Konowalchuk notched his 14th goal of the season, and first on the power play, three minutes later and Grier, who grew up in Boston, cut the deficit to 3-2 with a brilliant individual effort while his team was short-handed. Grier stripped Joe Thornton of the puck with a beautifully timed poke check and converted his breakaway by lofting a backhander past goalie Jeff Hackett's stick less than five minutes into the second period for his first goal in 12 games.
The Capitals responded 90 seconds later on the power play, which entered the game in a 3-for-52 slump but went 2 for 3 today. Robert Lang, who had not scored in eight games, took a routine wrist shot that Hackett muffed and Peter Bondra capped the comeback 93 seconds into the third period, taking a pass from Michael Nylander with not a Bruin in sight and redirecting the puck into the near side, undoubtedly the more resonant of the 25 goals he has scored this season.

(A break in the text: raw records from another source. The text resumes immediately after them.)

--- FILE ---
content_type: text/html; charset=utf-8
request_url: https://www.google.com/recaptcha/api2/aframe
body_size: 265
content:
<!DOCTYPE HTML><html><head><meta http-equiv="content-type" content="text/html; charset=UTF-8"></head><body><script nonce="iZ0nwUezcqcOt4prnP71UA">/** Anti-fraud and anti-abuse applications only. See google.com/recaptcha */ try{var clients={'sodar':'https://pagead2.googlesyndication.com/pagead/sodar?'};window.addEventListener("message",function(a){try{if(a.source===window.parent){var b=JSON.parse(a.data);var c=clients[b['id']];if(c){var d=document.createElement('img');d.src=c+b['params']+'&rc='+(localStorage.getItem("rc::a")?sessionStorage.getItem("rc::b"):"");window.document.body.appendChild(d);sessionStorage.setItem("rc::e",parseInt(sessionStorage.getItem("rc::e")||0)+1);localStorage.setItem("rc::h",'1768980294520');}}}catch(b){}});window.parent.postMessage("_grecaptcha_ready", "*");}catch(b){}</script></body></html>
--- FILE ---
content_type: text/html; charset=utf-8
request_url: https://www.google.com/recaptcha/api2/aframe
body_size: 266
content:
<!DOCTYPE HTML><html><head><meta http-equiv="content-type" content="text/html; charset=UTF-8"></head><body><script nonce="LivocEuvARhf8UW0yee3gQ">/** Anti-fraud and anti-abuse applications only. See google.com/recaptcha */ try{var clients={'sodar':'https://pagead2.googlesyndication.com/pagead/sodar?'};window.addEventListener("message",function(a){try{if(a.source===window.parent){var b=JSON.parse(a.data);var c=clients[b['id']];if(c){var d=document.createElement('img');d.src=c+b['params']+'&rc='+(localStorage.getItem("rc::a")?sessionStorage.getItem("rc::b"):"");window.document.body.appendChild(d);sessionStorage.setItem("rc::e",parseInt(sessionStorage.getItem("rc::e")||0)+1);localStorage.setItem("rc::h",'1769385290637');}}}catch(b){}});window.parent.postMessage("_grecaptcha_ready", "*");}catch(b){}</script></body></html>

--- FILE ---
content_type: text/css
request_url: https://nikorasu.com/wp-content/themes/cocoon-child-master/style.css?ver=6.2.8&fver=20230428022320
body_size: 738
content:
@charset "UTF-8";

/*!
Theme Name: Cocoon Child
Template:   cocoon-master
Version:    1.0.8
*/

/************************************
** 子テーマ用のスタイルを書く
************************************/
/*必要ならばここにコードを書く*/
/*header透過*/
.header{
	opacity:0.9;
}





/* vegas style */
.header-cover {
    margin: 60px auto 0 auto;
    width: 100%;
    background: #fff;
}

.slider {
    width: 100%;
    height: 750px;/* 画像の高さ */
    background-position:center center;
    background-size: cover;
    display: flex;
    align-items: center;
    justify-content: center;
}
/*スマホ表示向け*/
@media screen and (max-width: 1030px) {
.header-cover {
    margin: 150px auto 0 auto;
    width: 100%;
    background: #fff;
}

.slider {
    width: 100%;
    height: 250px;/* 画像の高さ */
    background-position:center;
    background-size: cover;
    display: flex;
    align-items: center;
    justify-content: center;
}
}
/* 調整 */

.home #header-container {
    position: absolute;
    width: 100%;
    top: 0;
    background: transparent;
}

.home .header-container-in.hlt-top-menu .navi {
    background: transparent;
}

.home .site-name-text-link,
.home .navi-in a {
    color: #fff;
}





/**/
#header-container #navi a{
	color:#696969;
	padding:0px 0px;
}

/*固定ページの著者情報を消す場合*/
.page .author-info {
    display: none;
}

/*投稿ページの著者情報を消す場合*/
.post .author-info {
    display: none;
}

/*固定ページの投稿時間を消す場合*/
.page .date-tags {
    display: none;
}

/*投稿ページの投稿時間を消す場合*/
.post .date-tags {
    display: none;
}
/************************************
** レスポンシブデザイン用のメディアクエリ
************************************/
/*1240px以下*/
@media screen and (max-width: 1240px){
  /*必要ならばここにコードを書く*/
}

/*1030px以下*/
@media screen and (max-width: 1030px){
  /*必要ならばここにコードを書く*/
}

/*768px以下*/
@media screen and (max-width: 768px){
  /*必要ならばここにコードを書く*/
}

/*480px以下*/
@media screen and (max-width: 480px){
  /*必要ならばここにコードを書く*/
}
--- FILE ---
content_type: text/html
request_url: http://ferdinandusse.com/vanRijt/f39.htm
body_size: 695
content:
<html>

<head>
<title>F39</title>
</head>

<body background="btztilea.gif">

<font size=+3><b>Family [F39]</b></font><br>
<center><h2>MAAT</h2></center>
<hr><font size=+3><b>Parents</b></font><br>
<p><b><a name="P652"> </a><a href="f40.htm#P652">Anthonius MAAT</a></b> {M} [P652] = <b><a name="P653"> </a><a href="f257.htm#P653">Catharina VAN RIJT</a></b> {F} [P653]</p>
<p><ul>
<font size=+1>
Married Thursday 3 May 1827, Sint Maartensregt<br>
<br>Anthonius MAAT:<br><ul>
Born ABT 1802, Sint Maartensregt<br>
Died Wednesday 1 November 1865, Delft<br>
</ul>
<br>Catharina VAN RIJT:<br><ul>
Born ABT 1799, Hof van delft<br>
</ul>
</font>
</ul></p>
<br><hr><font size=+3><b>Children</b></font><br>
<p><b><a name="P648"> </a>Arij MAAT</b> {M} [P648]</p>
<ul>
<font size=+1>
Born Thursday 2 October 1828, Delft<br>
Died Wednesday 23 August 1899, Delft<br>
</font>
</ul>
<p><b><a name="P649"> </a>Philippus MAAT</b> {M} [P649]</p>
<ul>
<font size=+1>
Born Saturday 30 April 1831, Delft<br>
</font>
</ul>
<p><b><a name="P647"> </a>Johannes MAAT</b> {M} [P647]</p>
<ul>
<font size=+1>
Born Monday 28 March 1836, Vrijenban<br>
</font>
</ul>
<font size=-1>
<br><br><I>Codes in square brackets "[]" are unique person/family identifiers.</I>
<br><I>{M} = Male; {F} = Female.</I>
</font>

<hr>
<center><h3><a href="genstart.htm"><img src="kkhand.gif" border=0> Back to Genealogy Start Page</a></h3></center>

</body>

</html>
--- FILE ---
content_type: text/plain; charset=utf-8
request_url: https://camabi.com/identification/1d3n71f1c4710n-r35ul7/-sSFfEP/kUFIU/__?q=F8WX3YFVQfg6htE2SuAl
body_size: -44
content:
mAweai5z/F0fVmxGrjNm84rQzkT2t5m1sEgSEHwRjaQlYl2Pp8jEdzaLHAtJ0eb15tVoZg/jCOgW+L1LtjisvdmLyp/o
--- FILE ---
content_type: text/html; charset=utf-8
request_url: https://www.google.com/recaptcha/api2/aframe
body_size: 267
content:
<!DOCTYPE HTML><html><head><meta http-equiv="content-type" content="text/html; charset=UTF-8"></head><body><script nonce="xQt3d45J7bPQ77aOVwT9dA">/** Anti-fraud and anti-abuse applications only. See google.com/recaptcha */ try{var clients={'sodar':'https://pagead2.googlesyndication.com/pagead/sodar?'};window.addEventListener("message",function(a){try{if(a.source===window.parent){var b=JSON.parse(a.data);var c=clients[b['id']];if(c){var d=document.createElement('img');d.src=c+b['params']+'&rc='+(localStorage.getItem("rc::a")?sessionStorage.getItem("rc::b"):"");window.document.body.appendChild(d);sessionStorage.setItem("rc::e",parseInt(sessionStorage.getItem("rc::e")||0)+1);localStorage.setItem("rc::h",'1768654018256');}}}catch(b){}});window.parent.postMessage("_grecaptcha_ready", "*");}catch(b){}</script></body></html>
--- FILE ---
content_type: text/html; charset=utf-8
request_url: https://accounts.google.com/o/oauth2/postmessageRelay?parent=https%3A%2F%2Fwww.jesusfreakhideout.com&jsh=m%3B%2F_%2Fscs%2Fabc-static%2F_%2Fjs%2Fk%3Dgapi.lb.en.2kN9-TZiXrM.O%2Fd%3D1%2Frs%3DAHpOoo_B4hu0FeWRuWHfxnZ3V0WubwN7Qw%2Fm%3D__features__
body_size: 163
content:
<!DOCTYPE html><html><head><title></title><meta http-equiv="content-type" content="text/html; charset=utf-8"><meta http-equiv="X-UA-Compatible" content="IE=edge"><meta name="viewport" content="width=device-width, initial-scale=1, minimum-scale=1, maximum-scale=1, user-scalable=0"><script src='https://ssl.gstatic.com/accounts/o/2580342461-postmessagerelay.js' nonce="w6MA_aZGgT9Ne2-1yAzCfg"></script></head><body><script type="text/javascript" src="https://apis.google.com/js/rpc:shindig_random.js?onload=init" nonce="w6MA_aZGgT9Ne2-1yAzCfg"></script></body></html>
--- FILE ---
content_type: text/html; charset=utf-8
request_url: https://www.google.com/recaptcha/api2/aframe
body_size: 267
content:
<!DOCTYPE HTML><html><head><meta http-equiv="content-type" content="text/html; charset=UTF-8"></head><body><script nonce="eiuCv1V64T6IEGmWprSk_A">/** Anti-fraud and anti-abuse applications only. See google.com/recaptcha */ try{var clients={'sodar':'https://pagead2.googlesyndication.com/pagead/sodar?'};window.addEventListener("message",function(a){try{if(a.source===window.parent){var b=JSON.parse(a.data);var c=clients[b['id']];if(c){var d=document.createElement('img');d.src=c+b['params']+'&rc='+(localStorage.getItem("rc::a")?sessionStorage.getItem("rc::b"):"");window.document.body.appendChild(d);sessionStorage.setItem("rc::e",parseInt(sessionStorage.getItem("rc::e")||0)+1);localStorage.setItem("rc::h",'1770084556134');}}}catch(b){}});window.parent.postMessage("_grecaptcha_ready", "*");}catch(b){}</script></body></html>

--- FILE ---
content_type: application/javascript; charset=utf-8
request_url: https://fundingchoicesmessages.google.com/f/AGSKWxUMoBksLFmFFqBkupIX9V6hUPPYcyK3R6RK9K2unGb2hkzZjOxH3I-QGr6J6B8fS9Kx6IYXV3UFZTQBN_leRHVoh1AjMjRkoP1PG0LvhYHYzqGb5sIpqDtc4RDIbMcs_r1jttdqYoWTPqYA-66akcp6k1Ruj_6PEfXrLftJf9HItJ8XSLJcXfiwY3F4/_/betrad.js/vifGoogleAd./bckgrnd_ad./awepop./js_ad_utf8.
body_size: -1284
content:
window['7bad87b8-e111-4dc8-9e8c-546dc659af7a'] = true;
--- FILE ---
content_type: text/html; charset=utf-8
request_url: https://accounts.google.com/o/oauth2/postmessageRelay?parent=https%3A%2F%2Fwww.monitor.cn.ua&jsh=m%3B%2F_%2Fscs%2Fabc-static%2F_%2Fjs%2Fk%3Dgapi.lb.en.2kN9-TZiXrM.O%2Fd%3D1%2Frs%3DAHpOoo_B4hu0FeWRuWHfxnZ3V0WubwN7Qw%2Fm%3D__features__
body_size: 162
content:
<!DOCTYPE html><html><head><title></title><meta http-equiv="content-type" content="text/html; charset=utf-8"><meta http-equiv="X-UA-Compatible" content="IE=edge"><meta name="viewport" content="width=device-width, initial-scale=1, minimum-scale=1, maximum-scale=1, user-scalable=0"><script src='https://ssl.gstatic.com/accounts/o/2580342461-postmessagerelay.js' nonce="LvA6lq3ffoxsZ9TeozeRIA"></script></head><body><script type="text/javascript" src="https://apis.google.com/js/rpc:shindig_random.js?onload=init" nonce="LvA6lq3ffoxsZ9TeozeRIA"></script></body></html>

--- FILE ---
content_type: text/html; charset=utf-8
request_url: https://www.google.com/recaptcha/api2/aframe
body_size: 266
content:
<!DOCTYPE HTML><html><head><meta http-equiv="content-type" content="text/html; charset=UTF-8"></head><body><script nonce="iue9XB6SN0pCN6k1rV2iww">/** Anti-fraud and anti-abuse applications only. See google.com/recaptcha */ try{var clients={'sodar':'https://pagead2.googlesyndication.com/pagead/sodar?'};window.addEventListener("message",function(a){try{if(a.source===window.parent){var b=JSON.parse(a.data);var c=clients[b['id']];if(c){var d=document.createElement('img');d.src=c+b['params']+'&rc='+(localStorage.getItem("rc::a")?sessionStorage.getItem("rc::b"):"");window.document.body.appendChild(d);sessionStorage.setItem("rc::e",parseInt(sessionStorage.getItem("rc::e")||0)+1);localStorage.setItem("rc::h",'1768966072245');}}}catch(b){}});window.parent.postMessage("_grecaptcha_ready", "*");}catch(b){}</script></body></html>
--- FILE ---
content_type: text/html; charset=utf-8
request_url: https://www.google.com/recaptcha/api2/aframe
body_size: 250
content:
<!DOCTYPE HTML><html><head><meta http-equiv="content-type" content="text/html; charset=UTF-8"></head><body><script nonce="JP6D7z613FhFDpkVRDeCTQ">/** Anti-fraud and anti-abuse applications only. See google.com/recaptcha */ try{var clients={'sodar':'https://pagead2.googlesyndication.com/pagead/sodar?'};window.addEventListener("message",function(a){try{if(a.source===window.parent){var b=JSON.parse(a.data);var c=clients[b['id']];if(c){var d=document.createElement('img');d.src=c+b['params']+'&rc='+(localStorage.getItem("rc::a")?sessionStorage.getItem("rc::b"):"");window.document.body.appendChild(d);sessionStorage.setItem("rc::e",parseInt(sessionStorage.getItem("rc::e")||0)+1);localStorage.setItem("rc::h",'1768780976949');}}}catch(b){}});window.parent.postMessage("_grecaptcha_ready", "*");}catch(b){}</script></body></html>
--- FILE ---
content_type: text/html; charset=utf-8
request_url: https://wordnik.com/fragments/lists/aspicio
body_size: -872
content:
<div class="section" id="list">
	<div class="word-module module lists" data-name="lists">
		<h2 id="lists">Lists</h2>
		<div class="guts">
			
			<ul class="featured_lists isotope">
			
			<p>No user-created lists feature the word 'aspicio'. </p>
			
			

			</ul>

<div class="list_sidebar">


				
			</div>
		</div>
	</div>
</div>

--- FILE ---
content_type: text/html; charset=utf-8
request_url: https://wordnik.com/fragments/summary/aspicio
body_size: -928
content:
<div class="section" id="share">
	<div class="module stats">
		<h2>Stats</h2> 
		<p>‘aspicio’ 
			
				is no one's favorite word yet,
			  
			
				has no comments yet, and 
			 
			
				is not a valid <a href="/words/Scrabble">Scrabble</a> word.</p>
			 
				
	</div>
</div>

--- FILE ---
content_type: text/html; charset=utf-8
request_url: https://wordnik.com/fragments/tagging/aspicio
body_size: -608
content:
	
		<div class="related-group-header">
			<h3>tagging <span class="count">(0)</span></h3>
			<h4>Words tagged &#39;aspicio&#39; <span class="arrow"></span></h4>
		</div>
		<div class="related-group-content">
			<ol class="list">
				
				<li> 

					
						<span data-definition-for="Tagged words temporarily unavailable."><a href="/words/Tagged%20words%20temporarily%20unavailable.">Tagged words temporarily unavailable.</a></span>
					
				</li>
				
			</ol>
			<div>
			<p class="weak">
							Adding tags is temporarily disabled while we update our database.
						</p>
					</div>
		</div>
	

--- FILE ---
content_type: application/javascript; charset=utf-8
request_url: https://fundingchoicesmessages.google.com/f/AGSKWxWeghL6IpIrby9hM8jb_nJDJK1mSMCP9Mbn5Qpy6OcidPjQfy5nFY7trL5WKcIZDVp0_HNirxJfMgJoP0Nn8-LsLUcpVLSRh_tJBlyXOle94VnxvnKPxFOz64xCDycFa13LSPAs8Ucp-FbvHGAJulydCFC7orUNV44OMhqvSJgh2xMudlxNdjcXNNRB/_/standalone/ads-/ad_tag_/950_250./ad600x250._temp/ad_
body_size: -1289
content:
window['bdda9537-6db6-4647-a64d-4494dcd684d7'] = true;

Capitals Notes: Top prospect Nolan Yonkman, who has played only 23 games for the Portland Pirates because of injuries, will undergo surgery on the orbital bone around his left eye next week, and will miss six weeks, which puts him out until at least late in the first round of the playoffs. . . .
General Manager George McPhee and his scouts and assistants will sequester themselves in the team's offices beginning Sunday as preparations for the trade deadline begin in earnest. The club has no deals in the works, sources said, but is exploring options for an experienced defenseman and veteran winger to round out the fourth line. . . .
Winger Kip Miller (hand) and defenseman Jean-Francois Fortin (back spasms) did not play, although Miller is expected to return shortly. Defenseman Rick Berry and forward Josh Green were healthy scratches.